ELECTIONS PROFESSIONNELLES: Inconstitutionnalité de l’exclusion de l’électorat de certains salariés.
Aux termes de l’article L.2314-18 du Code du travail, « sont électeurs les salariés des deux sexes, âgés de seize ans révolus, travaillant depuis trois mois au moins dans l’entreprise et n’ayant fait l’objet d’aucune interdiction, déchéance ou incapacité relatives à leurs droits civiques ». Selon le syndicat à l’initiative de la QPC, ces dispositions méconnaitraient « le principe de participation des travailleurs dès lors que, telles qu’interprétées par la Cour de cassation, elles privent les salariés susceptibles d’être assimilés à l’employeur de la qualité d’électeur aux élections professionnelles, et donc de toute représentation au comité social et économique ». Le Conseil Constitutionnel, considérant qu’ « en privant des salariés de toute possibilité de participer en qualité d’électeur à l’élection du comité social et économique, au seul motif qu’ils disposent d’une telle délégation ou d’un tel pouvoir de représentation, ces dispositions portent une atteinte manifestement disproportionnée au principe de participation des travailleurs », les a déclarées contraires à la Constitution. L’abrogation de l’article L. 2314-18 du Code du travail est toutefois reportée au 31 octobre 2022 (CC, 19 nov. 2021, n°2021-947 QPC).

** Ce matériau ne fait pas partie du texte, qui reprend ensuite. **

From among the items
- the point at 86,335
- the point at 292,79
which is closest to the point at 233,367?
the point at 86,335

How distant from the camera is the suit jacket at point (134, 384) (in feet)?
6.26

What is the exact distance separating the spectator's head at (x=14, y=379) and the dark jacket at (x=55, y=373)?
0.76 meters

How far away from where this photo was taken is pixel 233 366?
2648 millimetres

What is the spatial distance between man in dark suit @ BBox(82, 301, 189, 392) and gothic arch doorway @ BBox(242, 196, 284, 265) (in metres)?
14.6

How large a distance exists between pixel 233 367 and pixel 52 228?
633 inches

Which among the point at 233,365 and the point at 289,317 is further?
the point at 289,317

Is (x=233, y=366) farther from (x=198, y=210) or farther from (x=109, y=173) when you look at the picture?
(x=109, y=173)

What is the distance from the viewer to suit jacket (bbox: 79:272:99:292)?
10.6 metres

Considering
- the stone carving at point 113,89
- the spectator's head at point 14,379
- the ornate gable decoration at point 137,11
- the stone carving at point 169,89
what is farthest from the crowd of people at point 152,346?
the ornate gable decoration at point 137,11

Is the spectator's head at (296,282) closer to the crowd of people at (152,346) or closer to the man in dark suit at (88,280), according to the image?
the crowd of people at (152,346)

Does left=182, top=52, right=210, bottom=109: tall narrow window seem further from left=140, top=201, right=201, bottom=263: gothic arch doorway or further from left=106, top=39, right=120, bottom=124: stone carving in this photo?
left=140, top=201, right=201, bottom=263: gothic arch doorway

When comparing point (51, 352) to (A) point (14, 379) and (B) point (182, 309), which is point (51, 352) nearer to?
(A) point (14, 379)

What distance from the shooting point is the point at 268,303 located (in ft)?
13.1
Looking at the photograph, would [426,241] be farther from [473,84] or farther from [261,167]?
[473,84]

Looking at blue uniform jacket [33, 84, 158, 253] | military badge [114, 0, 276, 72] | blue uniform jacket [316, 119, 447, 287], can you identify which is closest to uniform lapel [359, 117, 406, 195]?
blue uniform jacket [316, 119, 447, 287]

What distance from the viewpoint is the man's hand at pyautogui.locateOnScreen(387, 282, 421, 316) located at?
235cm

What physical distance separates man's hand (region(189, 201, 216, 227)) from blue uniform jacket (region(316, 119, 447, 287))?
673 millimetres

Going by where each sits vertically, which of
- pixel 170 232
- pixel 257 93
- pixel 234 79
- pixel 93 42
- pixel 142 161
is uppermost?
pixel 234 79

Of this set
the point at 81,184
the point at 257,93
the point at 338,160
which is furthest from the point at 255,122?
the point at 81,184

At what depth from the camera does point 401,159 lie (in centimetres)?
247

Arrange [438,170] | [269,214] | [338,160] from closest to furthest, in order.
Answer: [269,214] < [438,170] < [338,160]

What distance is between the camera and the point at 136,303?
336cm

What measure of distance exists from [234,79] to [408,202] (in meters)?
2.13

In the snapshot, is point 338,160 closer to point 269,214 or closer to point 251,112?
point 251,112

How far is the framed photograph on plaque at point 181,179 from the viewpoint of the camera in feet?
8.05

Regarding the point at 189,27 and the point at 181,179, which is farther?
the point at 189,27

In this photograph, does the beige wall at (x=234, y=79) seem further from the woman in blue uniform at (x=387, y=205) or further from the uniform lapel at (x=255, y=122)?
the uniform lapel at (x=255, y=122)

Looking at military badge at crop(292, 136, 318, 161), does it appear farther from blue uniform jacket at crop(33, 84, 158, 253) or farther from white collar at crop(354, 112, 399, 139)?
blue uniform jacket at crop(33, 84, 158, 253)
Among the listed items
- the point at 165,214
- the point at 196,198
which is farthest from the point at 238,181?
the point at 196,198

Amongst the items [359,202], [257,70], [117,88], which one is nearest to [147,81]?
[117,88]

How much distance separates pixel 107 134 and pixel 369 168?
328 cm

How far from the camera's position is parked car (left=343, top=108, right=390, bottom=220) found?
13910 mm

COVID-19: Prolongation du dispositif des arrêts de travail dérogatoires.
Un décret du 8 janvier 2021 a institué la possibilité, pour les salariés mis à l’isolement parce qu’ils sont cas contact ou parce qu’ils présentent une vulnérabilité importante, sans possibilité de télétravail ou d’activité partielle, de bénéficier d’un arrêt de travail indemnisé dans les conditions de droit commun. Ce dispositif, qui devait s’appliquer jusqu’au 30 septembre 2021, a été prolongé jusqu’au 31 décembre 2021 (D. n°2021-1412 du 29 oct. 2021, JO du 30 oct.).
PRESENCE PARENTALE: Assouplissement des conditions de renouvellement du congé.
Désormais, lorsque le nombre maximal de 310 jours de congé est atteint pendant une période de 3 ans, les parents d’enfants atteints d’un cancer ou souffrant d’autres pathologies nécessitant des soins lourds pourront notamment le prolonger pour la même durée sans attendre l’expiration de la période de 3 ans (L. n°2021-1484 du 15 nov. 2021, JO du 16 nov.).